Gravelin – Georges Cera

Gravelin   Georges Cera

Nel giugno del 1890, lo zolfo partì per l’area di Dunkerque. Trascorse l’estate nel piccolo porto di Gravelines, che conduceva scambi attivi con i suoi vicini sulla costa belga.

Qui, Sulphur ha attinto ai temi di una piccola serie di opere petrolifere, che sono tra le più insolite nel suo lavoro. Questi porti, in cui Seru ha raggiunto il massimo rigore, assomigliano alla musica più pura; sono incredibilmente eloquenti nella loro nuda semplicità.

Fairway Gravelina, di fronte al quale lavora quasi sempre, gli dà elementi lineari che definiscono la struttura delle sue composizioni. Ancora più sorprendente delle tele stesse sono, senza dubbio, alcuni croquetones, con in essi presenti puramente sovratoni: la stilizzazione delle forme qui si trasforma in astrazione.

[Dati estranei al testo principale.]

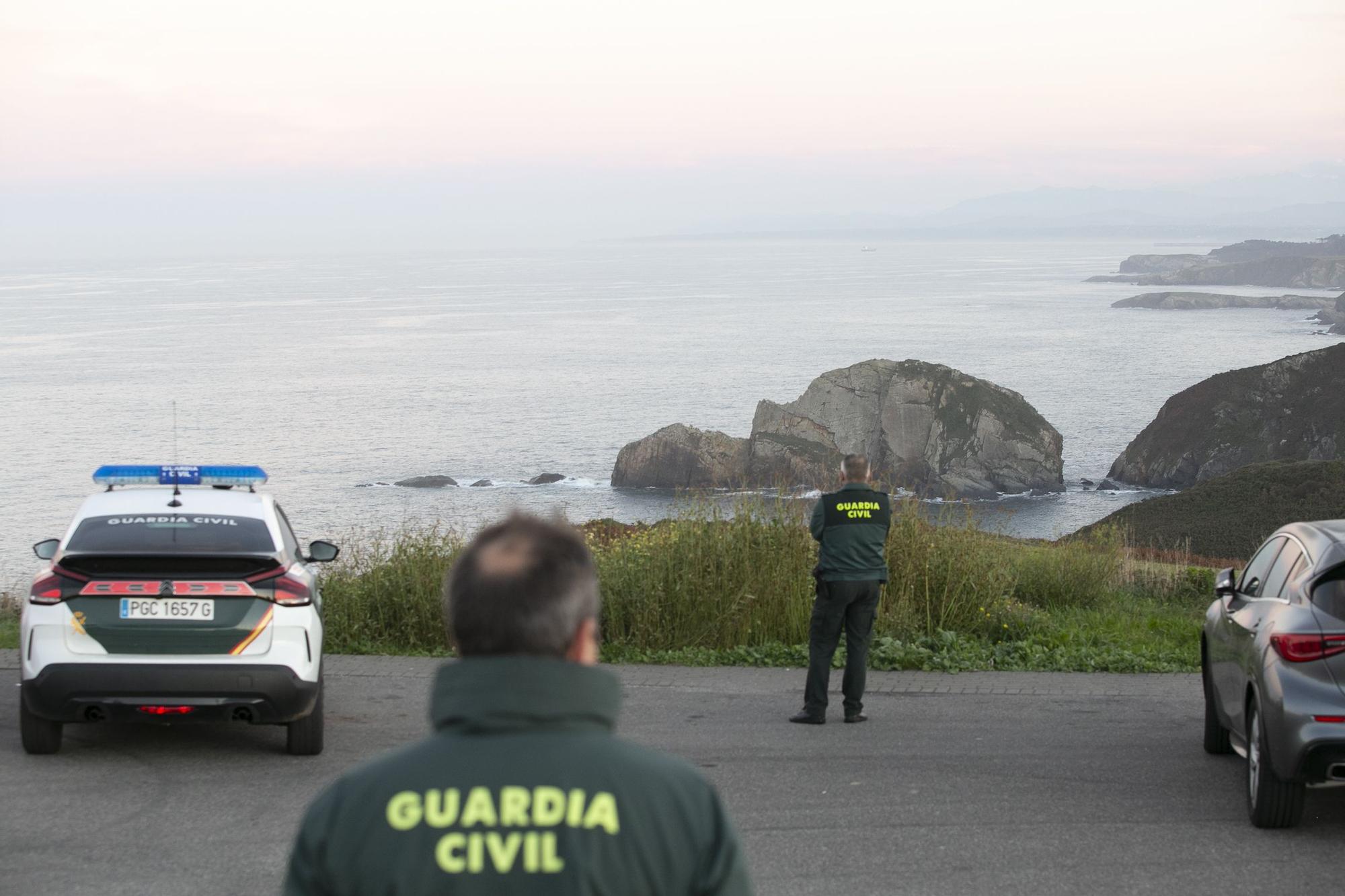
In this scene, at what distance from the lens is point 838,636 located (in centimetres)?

Lo zolfo si avvicinò nuovamente ai confini di proprietà sconosciute, alle quali non osò entrare, ma a cui l’artista attrasse inesorabilmente la logica della sua evoluzione.

Il fervore creativo Lo zolfo non si è indebolito. Nelle settimane trascorse a Gravelin, creò almeno quattro tele, sei crocchette e realizzò molti disegni preparatori.

Lavorando su questi lavori, è tornato al problema del frame, cercando di risolverlo finalmente. Fino ad ora, i bordi che ha dipinto sono stati eseguiti in tonalità pallida. Supponendo – e in seguito confessò a Verharnu – che la sala di Bayreuth sarà oscurata per focalizzare tutta l’attenzione su un palcoscenico illuminato, ora dipinge cordoli in colori più saturi. È possibile che Jules Christophe non fosse così lontano dalla verità, dopo averlo definito in Om d’Orjurdy e come colorista wagneriano.

Naturalmente, al suo ritorno a Parigi, Seurat riprenderà i suoi vecchi dipinti, al fine di fornire anche a loro questo bordo scuro.